Hacerlo de manera accesible y altamente escalable será otra de las facetas que la UJA va a tratar de facilitar, para llegar al mayor número de agricultores/as y hectáreas con datos de laboratorio y su cotejo con técnicas de teledetección. Desde el pasado mes de marzo de 2024 y hasta el próximo mes de junio de 2025 se desarrollarán las tomas de muestras en fincas tipo, el análisis en laboratorio y análisis de imágenes satélite para comprobar la evolución de las cantidades de carbono almacenados en los suelos del olivar según las distintas prácticas agronómicas recomendadas para tal fin.

Los resultados se irán compartiendo con los agricultores a lo largo de la ejecución del proyecto, como destinatarios últimos de los beneficios que se deriven del mismo, a través de jornadas formativas e informativas que busquen el mayor impacto social.

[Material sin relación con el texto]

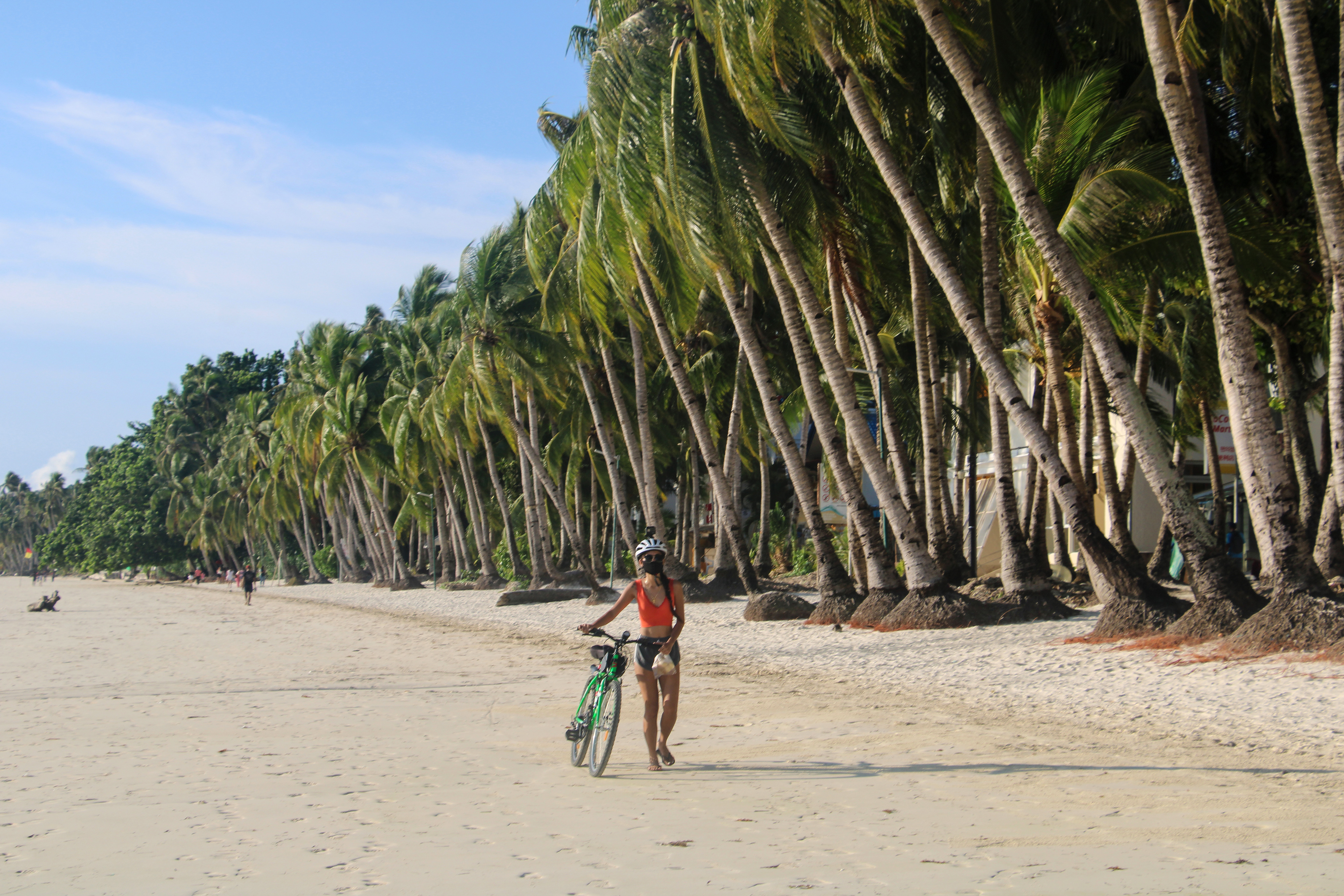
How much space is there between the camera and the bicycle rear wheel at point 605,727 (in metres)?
7.18

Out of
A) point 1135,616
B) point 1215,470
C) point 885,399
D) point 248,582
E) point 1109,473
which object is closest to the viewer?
point 1135,616

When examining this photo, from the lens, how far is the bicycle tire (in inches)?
293

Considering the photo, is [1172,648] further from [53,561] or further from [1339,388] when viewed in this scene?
[53,561]

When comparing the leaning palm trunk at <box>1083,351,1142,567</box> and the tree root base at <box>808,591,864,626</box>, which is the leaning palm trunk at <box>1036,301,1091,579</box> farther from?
the tree root base at <box>808,591,864,626</box>

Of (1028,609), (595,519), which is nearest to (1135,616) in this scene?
(1028,609)

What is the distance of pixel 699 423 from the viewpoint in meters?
23.2

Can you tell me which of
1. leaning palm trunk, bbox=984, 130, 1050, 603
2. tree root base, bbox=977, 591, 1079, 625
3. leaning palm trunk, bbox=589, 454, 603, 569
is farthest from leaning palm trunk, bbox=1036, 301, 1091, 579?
leaning palm trunk, bbox=589, 454, 603, 569

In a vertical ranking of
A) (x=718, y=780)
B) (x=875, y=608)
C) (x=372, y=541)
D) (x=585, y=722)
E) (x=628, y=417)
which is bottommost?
(x=718, y=780)

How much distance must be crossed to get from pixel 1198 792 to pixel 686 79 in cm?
1302

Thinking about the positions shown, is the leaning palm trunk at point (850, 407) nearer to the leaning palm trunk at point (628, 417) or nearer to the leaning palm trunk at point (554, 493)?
the leaning palm trunk at point (628, 417)

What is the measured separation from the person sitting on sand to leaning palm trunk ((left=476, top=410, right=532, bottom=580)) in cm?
2874

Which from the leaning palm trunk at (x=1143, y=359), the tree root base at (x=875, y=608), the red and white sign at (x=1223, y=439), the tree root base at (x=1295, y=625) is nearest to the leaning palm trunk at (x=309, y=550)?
the red and white sign at (x=1223, y=439)

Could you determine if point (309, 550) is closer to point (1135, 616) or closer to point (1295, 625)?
point (1135, 616)

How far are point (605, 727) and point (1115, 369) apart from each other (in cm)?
773
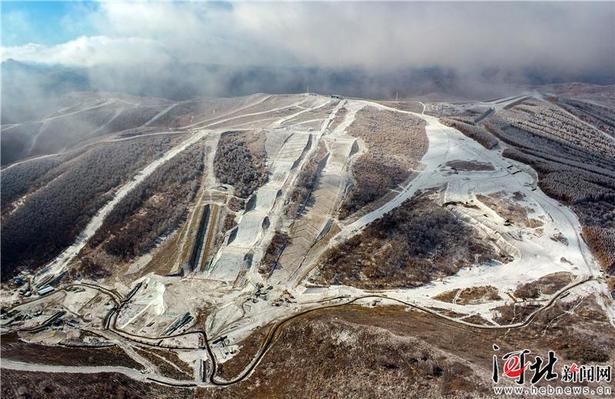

En un interesante artículo sobre el tema, Juan Sagarna, director del departamento de Sostenibilidad, Calidad e Innovación de Cooperativas Agro-alimentarias de España, ha analizado en detalle todo lo que puede suponer para el sector agrario el acuerdo a nivel europeo sobre certificaciones de carbono y sobre todo las prácticas que se pueden ver más beneficiadas. Según Juan Sagarna, se diferencian cuatro tipos de actuaciones que generarían unidades o certificados diferentes:

-Certificados obtenidos por la eliminación permanente de carbono (almacenamiento de carbono atmosférico o biogénico durante varios siglos).

-Certificados obtenidos por el almacenamiento temporal de carbono en productos duraderos, como los materiales de construcción biogénicos como la madera o similares, con una duración mínima de 35 años.

-Certificados obtenidos por el almacenamiento temporal de carbono procedente de la agricultura o silvicultura de carbono. Algunas de las prácticas interesantes en España podrían ser la restauración de bosques y suelos, las nuevas cubiertas vegetales, la agricultura de conservación, los barbechos mejorados, mejoras en las rotaciones, cambio de herbáceos a leñosos.

-Certificados obtenidos por reducción de las emisiones vinculadas al suelo (procedentes de la agricultura de carbono), que incluyen la reducción de las emisiones de CO2 (menor uso de diésel y energía en las labores agrícolas) y óxido nitroso (gestión de la fertilización) derivadas de la gestión del suelo.

Los agricultores pueden obtener los dos últimos certificados mediante prácticas de agricultura de carbono. El beneficio de estas prácticas debe durar al menos cinco años para ser certificadas.